ЗАДАНИЕ 1:
Где, по словам Людмилы Васильевны, произошло знакомство, о котором идёт речь в тексте о Валерии Фатееве?
ЗАДАНИЕ 2:
Продолжите текст о Валерии Фатееве с того места, где он обрывается.

══ ТЕКСТ СТРАНИЦЫ

Валерий Александрович ФатеевВалерий Александрович Фатеев
Валерий Александрович Фатеев

– А в какие годы вы познакомились? – спрашиваю главу семьи.

– В шестьдесят седьмом, – сдвинув брови и посчитав в уме, отвечает тот.

– Это на Кижах было, в Карелии, – дополняет Людмила Васильевна. – Потом мы на Соловки поехали, а оттуда через Кемь – на поезде в Ленинград.

– Наверное, я вас там видел, ведь железная дорога мимо моего посёлка проходит! – радуюсь своей присущности к такой давней, ушедшей навсегда эпохе. И вижу, как босыми ногами прыгаю с камня на камень, выбирая место для рыбалки, а на другом берегу реки зелёной гусеницей тянутся вагоны. Посверкивая, мелькают окошки, и за ними смеётся стройная, очень юная учительница начальных классов. Что-то забавное рассказывает ей длинноволосый, возмужалого вида парень – бывший суворовец и профессиональный филолог, увлечённый русской религиозной философией. 1967 год! Даже не верится: я ещё в школу тогда не ходил, а Фатеев уж давно как прочитал Розанова и подумывал сам написать о нём книгу – о «писателе № 1 в ХХ веке».

════
══ МАТЕРИАЛ НИЖЕ

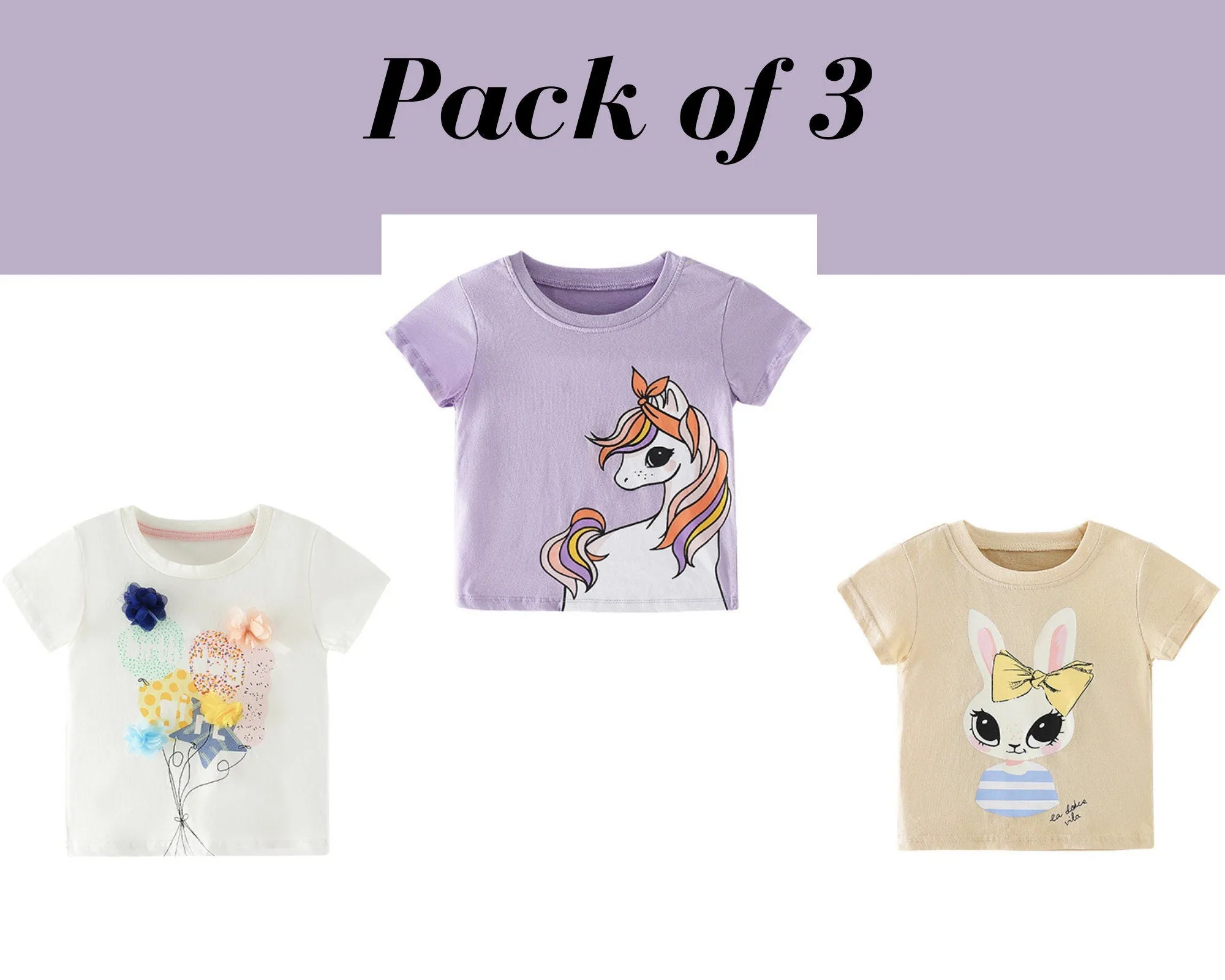 Baby Girl Summer Tops & Tees Collection Unicorn Flower T-shirt | Toddler Baby Girl Clothing Set Gift for Girls Outfit Pack of 3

════

ОЖИДАЕМЫЙ ОТВЕТ 1:
На Кижах, в Карелии.

ОЖИДАЕМЫЙ ОТВЕТ 2:
Людмила ВасильевнаЛюдмила Васильевна Фатеева
Людмила Васильевна

Людмила Васильевна по второму кругу разливает чай, а я расспрашиваю Валерия Александровича о его работе над вторым изданием книги «Жизнеописание Василия Розанова. С русской бездной в душе».

Какая это по счёту его работа о Розанове? Первая – хорошо это помню – была в простеньком переплёте и в качестве «самиздата» ходила по рукам в Ленинградском университете. На дворе стоял 1987 год, КГБ ещё вылавливал инакомыслящих, и некоторых своих сокурсников мы подозревали в «стукачестве». А Валерий Александрович работал тогда в солидном издательстве «Аврора». Ему – известному историку литературы и философии, кандидату филологических наук – как говорится, было что терять. Но он сразу согласился, когда я попросил прийти в студенческое общежитие журфака и рассказать о религиозных философах. В учебной комнате общаги собралось человек двадцать. Вроде бы немного, но, помнится, переживал я, что найдётся среди нас иуда, доложит в органы об «идеологически враждебном, антисоветском сборище». Всё обошлось. И что примечательно: четверо из тех, кто может вспомнить о той встрече, сейчас работают в православной газете «Вера», а пятый – редактор православного самарского «Благовеста».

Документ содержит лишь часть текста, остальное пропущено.